## What is asked
Find each line in the material below that contains the string "Return", and copy those lines. Match case exactly.

[Records from a data source]

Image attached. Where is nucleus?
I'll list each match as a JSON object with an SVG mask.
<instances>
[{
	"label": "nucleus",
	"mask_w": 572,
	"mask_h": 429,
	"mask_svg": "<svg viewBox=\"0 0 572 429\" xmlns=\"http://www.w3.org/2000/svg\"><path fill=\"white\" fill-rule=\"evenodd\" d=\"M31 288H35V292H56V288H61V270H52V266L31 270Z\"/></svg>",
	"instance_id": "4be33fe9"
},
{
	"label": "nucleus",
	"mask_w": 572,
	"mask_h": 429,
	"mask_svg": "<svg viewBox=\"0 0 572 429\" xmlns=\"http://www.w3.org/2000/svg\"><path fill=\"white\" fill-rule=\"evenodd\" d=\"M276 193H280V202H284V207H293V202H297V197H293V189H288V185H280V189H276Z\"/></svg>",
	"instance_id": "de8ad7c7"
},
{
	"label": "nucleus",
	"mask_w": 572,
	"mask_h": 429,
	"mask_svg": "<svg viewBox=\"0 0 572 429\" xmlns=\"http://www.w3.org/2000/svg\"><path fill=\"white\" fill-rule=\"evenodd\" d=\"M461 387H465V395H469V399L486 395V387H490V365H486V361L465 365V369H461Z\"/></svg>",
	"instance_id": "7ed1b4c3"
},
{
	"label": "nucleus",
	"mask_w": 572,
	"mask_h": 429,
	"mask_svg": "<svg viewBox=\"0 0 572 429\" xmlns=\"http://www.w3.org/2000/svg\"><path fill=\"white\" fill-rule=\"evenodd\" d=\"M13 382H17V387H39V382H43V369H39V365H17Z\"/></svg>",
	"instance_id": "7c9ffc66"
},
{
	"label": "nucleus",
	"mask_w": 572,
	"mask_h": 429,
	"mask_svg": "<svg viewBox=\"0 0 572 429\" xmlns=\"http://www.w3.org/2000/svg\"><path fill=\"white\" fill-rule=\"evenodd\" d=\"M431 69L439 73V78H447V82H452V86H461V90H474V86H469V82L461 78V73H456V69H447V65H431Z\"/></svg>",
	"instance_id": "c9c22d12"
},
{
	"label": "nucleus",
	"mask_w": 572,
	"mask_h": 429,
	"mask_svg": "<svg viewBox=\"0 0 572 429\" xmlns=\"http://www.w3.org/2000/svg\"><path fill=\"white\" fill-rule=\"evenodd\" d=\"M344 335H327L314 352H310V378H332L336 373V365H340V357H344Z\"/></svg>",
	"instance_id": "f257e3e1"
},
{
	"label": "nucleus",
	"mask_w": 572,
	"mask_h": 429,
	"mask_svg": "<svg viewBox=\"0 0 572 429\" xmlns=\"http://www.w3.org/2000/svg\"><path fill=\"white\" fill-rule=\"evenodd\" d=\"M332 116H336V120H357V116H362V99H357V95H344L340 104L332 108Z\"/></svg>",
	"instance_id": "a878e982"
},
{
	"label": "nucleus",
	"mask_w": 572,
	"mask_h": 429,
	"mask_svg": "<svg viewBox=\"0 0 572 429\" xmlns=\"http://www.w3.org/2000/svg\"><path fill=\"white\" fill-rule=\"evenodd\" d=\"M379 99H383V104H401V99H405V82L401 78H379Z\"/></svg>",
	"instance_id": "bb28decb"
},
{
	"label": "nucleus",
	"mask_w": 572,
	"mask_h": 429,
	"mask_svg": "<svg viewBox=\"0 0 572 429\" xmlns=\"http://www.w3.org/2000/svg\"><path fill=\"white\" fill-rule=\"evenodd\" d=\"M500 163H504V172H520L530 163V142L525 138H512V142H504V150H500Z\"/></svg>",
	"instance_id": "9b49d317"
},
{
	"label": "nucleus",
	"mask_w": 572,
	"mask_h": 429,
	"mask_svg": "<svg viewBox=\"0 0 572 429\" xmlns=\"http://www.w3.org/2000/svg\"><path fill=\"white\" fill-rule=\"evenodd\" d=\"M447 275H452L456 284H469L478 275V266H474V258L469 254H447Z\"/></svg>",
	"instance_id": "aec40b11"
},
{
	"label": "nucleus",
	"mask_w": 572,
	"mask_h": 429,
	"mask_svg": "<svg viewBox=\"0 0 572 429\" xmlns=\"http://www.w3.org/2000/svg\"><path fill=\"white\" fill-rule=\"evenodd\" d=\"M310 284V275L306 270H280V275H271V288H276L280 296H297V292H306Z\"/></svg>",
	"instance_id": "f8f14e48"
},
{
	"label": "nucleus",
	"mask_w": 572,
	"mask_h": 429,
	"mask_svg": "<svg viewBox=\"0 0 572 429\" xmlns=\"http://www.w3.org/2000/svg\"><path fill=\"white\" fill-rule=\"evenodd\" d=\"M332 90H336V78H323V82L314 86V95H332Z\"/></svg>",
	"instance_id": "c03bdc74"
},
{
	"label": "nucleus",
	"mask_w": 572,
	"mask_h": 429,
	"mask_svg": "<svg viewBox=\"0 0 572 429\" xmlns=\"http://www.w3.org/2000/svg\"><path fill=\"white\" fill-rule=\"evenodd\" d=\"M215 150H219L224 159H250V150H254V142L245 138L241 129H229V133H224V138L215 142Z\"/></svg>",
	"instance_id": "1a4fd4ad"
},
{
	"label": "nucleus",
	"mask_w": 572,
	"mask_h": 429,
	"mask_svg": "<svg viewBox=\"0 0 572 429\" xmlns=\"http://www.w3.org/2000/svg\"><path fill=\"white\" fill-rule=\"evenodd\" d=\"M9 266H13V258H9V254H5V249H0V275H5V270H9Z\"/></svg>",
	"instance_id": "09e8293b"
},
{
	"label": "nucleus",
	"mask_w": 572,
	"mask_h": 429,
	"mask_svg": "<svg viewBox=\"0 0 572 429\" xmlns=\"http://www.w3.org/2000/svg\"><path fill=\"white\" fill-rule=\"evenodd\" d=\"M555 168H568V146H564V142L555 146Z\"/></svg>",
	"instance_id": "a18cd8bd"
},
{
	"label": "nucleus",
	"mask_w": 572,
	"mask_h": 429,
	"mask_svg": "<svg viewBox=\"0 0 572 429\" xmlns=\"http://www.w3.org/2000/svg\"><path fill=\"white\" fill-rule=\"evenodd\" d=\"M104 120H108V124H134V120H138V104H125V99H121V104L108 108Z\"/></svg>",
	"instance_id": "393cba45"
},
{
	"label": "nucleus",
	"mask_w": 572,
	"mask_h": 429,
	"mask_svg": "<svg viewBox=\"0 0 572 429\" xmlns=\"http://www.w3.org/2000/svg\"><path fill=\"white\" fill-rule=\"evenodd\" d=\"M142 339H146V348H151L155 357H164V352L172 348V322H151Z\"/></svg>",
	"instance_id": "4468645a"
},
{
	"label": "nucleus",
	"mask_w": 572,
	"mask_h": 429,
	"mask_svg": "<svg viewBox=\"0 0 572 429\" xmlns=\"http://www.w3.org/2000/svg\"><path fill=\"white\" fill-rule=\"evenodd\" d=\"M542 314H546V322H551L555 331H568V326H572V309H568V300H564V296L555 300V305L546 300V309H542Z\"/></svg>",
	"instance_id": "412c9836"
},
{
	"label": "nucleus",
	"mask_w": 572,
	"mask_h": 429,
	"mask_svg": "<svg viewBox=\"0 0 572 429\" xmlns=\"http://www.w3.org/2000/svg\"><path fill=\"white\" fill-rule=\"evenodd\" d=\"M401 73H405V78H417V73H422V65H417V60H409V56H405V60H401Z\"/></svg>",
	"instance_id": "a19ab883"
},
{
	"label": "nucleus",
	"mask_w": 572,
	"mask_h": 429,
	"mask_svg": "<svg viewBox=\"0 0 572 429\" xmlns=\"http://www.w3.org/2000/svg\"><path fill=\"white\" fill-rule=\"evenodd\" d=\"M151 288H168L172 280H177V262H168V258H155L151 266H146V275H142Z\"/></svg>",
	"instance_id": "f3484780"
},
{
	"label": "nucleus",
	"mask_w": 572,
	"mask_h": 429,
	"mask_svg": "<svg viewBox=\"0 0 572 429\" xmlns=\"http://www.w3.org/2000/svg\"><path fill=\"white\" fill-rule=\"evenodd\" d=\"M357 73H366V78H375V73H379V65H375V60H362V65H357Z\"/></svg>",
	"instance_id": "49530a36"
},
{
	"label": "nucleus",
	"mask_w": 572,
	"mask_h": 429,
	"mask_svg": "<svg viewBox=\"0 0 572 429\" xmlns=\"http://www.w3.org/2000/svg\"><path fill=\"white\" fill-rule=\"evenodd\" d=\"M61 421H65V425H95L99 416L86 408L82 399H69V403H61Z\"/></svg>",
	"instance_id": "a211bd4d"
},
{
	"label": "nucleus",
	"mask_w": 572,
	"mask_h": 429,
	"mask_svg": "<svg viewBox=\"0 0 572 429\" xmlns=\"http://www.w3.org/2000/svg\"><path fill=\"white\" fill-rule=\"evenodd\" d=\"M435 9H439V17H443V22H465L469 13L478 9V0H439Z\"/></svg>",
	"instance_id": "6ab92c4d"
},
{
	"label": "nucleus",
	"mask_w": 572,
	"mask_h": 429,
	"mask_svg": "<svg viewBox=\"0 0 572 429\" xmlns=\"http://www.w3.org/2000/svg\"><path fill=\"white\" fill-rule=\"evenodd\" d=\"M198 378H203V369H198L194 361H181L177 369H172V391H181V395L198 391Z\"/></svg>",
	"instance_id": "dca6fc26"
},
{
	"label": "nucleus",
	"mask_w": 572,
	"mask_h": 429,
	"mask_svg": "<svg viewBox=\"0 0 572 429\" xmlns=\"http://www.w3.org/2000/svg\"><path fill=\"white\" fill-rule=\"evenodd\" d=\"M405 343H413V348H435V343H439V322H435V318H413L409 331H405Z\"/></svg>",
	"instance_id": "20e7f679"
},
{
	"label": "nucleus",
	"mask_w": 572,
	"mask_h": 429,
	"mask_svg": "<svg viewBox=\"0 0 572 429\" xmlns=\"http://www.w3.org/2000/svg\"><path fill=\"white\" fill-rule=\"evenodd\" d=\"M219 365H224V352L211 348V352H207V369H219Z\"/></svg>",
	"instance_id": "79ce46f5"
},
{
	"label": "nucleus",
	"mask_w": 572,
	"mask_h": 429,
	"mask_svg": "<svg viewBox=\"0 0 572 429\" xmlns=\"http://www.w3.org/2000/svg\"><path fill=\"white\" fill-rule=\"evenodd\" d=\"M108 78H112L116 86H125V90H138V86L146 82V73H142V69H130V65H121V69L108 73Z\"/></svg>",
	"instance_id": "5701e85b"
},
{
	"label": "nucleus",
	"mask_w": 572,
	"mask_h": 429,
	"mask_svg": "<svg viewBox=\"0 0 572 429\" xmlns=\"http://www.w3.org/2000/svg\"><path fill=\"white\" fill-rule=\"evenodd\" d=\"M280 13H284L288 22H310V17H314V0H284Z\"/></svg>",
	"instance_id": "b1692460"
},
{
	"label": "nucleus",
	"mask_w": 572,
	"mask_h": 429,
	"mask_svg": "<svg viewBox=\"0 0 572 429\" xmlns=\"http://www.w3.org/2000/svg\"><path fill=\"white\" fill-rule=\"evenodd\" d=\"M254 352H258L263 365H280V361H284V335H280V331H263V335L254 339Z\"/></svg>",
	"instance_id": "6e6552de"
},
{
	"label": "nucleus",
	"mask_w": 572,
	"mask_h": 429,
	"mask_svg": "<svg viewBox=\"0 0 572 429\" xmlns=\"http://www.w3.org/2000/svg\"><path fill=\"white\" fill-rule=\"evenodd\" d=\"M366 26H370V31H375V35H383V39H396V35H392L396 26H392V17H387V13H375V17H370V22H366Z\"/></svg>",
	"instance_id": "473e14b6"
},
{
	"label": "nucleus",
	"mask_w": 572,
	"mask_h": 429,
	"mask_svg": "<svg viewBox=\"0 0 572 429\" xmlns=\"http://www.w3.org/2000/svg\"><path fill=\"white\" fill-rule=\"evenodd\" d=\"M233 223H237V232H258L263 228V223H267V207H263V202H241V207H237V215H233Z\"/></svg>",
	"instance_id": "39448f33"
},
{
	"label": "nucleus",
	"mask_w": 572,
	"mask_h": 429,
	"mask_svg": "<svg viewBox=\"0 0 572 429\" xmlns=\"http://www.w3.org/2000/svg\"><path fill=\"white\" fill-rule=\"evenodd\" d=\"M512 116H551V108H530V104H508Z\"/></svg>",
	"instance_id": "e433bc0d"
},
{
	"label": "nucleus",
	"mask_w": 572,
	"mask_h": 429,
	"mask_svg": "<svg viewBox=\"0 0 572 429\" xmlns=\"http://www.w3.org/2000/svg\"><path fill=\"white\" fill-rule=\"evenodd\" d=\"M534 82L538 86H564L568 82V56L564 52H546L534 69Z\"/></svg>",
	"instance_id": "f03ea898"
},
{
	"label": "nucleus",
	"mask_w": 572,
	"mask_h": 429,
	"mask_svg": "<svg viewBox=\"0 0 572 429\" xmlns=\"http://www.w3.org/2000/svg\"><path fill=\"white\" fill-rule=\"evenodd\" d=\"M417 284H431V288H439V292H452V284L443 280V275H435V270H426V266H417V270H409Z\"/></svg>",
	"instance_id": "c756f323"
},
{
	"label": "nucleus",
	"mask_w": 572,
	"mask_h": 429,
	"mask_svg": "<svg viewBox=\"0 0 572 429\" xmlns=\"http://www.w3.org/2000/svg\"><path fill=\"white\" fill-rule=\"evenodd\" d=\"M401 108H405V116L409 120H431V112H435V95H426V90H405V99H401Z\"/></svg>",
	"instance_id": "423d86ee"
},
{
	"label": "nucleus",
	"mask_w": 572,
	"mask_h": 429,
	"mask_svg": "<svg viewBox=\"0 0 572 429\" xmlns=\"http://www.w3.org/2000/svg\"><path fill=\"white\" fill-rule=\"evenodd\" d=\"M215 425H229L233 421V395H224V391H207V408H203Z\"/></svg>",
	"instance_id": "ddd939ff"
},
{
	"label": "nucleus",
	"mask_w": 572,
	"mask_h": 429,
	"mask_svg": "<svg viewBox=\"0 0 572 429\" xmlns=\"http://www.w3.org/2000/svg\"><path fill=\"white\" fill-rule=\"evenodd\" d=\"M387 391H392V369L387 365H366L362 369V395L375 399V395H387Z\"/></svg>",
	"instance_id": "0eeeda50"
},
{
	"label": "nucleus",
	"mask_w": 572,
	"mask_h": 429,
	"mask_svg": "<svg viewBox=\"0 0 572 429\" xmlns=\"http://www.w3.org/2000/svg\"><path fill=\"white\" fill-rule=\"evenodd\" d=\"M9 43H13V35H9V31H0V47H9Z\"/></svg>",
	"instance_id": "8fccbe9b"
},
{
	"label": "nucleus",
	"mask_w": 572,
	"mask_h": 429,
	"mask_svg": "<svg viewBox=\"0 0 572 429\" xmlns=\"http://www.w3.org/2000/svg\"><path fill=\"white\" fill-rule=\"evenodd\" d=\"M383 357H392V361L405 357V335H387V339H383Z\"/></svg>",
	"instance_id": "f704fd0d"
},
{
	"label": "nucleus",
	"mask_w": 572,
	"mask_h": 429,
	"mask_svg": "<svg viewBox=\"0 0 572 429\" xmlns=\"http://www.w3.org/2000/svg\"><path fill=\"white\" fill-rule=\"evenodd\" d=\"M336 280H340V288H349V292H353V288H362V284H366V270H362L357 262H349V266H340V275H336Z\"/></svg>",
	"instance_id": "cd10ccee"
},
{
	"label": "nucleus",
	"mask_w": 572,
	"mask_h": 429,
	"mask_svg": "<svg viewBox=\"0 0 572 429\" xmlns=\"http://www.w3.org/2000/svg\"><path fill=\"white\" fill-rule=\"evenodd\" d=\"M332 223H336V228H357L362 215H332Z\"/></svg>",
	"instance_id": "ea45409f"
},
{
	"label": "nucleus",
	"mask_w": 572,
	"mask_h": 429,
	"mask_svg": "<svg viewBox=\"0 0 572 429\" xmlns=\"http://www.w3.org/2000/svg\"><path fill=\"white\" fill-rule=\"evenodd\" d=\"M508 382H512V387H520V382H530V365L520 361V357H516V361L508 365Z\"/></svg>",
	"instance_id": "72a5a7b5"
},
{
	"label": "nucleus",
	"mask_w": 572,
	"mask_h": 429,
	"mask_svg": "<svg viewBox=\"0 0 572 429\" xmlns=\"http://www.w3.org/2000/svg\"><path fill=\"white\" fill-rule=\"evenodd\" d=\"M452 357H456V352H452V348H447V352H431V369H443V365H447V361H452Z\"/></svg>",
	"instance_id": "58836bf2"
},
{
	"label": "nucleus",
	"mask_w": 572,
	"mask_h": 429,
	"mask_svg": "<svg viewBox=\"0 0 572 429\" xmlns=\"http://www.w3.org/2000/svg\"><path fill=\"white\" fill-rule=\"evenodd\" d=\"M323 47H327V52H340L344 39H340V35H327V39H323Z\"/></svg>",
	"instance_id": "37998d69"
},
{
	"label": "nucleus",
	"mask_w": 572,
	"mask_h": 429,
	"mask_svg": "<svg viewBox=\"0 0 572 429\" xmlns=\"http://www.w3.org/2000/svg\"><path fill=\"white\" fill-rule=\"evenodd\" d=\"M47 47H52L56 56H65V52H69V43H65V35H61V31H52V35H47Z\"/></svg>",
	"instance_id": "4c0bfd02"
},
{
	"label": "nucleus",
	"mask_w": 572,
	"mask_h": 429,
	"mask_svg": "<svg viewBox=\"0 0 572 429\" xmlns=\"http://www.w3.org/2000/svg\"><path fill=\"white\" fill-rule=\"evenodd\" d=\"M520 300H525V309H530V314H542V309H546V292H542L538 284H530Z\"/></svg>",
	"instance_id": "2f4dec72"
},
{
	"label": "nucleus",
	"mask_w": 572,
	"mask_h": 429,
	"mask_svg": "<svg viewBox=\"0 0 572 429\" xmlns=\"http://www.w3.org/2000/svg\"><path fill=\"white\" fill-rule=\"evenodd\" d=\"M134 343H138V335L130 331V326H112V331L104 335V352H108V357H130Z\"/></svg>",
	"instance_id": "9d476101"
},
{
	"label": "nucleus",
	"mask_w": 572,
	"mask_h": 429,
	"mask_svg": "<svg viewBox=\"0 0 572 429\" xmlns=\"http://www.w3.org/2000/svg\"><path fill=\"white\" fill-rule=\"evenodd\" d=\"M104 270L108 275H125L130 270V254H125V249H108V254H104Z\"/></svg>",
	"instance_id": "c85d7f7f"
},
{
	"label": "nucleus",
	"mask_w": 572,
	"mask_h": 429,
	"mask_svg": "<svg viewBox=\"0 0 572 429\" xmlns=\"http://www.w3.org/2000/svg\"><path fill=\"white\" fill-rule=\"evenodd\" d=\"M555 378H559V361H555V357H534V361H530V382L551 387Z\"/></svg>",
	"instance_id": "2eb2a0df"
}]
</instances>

==

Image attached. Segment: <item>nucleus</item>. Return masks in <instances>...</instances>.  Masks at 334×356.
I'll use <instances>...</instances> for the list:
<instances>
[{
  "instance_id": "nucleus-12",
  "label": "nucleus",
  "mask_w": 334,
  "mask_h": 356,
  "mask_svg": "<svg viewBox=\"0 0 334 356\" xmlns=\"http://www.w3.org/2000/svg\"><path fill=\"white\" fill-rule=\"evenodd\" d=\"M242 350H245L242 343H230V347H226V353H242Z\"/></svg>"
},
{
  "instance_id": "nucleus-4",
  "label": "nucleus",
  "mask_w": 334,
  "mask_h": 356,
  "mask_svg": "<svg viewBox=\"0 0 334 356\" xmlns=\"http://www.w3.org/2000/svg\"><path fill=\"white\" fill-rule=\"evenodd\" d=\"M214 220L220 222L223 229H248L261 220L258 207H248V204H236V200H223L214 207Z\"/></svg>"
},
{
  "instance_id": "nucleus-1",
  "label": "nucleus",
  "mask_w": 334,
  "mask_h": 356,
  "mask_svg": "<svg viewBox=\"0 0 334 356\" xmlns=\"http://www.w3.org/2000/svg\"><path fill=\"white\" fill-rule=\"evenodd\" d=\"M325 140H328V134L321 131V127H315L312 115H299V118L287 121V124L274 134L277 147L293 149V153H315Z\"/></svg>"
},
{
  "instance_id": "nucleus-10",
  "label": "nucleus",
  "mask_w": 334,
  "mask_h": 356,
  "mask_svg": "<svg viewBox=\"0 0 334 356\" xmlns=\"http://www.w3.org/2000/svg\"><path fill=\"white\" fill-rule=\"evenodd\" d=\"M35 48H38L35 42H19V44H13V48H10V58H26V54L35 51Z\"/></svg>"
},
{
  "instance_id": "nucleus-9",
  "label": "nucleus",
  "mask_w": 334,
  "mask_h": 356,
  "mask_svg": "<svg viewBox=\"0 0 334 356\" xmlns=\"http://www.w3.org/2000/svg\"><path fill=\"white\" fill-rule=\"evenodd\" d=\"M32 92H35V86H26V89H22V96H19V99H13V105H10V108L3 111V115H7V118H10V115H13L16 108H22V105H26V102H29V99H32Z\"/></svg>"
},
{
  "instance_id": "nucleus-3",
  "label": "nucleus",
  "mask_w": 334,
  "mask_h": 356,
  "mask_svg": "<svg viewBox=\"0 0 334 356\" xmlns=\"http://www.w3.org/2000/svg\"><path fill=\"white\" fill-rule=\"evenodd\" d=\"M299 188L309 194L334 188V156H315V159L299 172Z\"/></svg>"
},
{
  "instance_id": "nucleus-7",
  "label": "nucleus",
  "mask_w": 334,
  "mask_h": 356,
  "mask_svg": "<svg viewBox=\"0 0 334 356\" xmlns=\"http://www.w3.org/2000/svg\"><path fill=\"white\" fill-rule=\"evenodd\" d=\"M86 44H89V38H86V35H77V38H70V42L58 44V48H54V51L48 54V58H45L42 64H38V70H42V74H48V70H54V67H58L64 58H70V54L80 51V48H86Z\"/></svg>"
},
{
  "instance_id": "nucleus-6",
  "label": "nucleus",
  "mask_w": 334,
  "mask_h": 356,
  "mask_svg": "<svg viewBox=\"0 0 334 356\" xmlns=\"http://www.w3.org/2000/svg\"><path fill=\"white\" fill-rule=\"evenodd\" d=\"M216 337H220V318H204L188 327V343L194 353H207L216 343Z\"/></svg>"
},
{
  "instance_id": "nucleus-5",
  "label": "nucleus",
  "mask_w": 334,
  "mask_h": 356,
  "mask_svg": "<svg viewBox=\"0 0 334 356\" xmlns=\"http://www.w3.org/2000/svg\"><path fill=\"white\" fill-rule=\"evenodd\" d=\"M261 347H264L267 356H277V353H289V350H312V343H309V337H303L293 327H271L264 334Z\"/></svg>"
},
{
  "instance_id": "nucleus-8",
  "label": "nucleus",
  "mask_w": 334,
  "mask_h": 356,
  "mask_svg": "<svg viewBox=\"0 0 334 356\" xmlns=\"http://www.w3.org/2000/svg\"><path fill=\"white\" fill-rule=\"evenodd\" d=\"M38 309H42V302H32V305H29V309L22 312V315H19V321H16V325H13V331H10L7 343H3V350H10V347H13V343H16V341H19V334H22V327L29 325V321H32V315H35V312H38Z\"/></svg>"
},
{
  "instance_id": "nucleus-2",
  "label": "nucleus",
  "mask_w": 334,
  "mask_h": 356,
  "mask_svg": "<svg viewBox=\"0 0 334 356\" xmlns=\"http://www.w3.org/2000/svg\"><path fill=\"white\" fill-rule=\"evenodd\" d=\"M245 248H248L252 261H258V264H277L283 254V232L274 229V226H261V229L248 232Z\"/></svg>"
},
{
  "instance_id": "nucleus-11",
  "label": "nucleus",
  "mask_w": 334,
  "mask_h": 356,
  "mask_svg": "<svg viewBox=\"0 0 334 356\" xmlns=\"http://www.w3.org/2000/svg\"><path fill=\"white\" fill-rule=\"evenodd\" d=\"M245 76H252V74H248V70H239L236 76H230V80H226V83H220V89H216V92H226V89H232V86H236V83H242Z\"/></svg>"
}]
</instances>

--

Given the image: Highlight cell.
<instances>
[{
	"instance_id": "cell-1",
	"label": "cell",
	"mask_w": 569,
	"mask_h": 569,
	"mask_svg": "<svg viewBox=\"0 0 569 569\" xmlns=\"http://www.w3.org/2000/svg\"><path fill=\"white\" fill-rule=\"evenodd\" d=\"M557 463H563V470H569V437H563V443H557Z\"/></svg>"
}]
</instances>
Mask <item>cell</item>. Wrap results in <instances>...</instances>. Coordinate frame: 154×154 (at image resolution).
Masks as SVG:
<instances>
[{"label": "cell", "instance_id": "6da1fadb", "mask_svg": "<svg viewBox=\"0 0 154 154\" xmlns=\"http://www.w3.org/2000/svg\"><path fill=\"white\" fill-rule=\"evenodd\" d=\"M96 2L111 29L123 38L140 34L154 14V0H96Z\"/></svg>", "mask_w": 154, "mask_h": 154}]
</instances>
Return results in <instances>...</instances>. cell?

## The answer
Image attached. Segment: <item>nucleus</item>. Return masks in <instances>...</instances>.  Masks at 334×356.
Return results in <instances>...</instances>. cell?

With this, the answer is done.